> **DATASET ROWS**
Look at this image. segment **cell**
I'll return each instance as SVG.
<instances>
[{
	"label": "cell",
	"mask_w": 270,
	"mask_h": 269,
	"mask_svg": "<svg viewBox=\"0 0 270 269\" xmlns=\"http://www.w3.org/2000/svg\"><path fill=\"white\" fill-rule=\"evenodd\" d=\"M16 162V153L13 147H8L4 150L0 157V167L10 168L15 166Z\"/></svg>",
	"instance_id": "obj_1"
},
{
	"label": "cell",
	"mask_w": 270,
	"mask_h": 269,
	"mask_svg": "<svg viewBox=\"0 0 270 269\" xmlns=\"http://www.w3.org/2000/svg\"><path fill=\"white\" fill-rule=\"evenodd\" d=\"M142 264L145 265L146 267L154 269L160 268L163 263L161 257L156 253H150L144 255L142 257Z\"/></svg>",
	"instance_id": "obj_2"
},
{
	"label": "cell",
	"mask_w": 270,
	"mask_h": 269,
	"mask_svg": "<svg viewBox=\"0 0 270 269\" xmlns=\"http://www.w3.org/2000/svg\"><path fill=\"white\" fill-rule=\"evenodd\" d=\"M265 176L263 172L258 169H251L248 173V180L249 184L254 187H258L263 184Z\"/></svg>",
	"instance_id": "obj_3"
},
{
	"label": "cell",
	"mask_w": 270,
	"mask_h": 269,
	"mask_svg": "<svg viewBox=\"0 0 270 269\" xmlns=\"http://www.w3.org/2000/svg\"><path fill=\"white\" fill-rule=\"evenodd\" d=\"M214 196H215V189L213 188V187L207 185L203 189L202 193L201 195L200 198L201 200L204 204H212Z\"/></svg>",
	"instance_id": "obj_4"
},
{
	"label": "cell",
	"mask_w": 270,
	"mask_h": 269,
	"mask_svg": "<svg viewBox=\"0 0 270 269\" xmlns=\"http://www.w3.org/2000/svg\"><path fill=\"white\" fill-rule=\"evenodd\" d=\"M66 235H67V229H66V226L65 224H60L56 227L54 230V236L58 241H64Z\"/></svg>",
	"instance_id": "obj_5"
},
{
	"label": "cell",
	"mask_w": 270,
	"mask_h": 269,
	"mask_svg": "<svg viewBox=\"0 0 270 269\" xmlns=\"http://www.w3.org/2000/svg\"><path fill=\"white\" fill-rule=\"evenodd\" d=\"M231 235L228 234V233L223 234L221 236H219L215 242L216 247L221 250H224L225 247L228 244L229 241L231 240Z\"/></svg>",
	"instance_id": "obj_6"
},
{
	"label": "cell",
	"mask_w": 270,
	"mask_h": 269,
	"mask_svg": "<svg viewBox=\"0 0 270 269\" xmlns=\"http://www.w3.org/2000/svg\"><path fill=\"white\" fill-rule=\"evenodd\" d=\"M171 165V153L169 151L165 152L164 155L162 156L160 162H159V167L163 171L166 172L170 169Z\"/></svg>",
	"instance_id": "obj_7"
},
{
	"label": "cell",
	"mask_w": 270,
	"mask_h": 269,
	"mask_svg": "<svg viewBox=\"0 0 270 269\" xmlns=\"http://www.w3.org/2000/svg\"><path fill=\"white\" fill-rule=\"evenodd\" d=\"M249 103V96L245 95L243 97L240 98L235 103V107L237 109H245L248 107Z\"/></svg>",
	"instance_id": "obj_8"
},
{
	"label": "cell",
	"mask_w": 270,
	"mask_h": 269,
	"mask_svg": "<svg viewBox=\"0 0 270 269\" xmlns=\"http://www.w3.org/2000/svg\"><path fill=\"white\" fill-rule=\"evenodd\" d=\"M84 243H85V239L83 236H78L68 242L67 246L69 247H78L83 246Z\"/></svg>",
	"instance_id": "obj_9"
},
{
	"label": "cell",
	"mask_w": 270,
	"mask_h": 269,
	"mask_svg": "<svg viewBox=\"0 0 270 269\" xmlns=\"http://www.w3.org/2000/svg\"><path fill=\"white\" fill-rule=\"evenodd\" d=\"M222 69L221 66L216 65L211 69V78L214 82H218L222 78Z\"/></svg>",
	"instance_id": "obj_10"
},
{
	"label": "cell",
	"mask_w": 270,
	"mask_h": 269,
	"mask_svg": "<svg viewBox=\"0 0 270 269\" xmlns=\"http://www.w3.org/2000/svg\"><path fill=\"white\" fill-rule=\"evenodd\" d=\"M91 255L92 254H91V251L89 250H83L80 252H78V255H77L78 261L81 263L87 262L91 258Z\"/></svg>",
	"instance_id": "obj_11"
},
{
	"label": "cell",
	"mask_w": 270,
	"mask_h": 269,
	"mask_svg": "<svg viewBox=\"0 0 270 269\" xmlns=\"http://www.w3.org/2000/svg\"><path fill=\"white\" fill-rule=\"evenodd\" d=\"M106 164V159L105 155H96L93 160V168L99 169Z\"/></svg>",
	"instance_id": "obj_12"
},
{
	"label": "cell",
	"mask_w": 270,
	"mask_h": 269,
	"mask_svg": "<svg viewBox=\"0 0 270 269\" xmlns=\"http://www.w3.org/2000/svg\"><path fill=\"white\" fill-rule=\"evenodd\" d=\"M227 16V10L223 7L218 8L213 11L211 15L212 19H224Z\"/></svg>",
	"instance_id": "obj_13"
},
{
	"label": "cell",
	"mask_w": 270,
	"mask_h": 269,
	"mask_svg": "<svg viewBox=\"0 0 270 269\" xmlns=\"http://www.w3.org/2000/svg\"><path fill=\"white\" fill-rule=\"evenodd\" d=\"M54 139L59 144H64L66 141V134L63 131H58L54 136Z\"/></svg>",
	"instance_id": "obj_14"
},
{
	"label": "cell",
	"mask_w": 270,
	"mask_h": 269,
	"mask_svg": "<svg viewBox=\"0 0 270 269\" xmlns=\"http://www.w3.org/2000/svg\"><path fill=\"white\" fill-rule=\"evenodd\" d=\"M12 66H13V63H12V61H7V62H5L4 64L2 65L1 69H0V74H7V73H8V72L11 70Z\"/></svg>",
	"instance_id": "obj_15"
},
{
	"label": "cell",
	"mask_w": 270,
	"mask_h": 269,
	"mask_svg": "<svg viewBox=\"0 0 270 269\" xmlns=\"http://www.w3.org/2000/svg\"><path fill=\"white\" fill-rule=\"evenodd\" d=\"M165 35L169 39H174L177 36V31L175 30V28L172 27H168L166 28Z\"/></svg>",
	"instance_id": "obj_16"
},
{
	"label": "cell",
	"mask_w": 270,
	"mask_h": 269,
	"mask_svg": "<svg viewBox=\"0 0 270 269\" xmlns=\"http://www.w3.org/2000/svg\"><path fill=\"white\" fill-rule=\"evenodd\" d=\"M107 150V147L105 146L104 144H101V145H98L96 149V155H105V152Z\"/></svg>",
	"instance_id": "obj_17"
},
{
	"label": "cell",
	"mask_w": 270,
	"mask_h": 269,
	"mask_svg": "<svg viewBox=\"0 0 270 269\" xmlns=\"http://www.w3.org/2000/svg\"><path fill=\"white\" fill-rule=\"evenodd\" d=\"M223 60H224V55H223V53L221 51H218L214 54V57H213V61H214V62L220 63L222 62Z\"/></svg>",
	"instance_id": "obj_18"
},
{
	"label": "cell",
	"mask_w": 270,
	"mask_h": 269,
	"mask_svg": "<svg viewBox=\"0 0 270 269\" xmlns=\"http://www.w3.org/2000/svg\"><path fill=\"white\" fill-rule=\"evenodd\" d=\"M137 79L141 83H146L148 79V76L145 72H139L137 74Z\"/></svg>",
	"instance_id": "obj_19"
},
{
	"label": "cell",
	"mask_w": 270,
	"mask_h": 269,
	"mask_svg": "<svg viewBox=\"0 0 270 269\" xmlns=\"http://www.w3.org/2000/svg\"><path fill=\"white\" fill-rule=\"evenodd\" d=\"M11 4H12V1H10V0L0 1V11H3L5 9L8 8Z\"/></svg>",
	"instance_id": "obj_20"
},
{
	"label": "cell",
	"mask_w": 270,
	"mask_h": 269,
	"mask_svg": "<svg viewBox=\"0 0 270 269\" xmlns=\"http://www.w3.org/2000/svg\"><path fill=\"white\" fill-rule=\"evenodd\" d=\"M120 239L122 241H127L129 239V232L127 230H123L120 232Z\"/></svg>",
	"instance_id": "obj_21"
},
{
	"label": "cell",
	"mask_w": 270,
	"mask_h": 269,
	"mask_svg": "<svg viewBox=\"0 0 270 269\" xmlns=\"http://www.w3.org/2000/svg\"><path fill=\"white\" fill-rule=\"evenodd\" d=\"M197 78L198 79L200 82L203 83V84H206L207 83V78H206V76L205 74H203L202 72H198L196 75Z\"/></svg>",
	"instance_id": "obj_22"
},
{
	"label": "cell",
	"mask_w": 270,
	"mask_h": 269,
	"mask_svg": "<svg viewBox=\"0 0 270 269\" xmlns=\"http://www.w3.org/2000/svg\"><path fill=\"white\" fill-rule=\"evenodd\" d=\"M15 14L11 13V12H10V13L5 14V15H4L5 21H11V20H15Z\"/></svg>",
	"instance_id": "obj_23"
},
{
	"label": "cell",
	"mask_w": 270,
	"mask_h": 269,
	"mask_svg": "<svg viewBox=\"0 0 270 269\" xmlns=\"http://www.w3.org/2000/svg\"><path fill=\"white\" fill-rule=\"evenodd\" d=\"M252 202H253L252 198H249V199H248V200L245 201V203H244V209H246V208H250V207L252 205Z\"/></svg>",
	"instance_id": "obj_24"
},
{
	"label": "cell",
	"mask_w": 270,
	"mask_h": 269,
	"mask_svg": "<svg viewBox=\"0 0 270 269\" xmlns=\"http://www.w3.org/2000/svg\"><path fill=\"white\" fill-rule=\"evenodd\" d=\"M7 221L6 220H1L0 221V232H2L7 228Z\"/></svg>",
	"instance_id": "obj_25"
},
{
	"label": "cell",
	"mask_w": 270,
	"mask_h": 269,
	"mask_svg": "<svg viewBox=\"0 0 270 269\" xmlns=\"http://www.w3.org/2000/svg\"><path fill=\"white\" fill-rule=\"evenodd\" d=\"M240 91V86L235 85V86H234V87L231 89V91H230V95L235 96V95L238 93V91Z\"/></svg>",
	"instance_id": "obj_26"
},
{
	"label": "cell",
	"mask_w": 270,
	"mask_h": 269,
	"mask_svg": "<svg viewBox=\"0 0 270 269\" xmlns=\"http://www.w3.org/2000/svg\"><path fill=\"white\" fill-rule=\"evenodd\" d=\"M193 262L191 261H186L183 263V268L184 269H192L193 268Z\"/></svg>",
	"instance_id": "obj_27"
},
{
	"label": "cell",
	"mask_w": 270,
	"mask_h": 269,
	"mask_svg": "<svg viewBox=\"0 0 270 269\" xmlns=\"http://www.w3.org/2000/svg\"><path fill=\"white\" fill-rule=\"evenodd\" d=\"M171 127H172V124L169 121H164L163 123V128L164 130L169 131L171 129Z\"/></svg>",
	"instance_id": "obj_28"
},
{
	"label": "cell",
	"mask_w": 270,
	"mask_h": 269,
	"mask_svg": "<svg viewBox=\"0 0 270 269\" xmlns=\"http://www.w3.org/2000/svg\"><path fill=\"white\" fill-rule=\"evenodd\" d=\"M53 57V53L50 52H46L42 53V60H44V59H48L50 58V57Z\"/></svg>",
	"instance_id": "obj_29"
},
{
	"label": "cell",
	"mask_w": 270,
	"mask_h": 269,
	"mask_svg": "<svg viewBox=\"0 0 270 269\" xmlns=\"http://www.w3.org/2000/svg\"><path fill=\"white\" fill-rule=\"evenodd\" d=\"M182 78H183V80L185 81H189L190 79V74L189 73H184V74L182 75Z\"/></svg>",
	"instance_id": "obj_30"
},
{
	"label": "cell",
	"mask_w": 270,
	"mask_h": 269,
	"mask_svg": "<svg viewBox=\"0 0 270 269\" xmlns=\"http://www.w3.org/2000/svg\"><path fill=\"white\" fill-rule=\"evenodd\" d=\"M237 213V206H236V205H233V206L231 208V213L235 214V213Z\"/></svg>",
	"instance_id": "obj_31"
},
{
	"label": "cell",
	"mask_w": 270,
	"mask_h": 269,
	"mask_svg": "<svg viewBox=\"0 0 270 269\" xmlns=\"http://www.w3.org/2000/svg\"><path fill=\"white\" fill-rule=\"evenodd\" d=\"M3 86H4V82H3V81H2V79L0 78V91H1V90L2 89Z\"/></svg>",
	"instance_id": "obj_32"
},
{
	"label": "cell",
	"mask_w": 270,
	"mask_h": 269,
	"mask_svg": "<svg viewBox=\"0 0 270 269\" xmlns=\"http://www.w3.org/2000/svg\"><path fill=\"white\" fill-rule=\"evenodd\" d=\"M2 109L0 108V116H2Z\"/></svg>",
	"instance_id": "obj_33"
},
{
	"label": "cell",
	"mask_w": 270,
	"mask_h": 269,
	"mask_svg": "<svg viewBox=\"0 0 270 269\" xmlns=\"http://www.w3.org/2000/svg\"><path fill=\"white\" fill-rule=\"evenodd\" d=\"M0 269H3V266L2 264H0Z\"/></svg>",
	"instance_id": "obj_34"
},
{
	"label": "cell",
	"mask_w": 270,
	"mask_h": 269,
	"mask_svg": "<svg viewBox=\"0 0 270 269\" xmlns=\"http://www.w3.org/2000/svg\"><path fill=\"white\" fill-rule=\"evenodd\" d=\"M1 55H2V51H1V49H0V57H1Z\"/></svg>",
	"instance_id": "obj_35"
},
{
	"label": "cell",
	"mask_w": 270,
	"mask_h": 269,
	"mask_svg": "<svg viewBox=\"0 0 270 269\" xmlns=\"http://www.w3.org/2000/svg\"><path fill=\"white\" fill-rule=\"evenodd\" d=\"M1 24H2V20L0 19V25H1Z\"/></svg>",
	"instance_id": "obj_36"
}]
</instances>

> **GOAL**
Can you repeat the rows word for word, starting at the very beginning and ending at the line that contains "162V153L13 147H8L4 150L0"?

> **RESPONSE TO THIS TASK**
Look at this image. segment **cell**
I'll return each instance as SVG.
<instances>
[{
	"label": "cell",
	"mask_w": 270,
	"mask_h": 269,
	"mask_svg": "<svg viewBox=\"0 0 270 269\" xmlns=\"http://www.w3.org/2000/svg\"><path fill=\"white\" fill-rule=\"evenodd\" d=\"M16 162V153L13 147H8L4 150L0 157V167L10 168L15 166Z\"/></svg>",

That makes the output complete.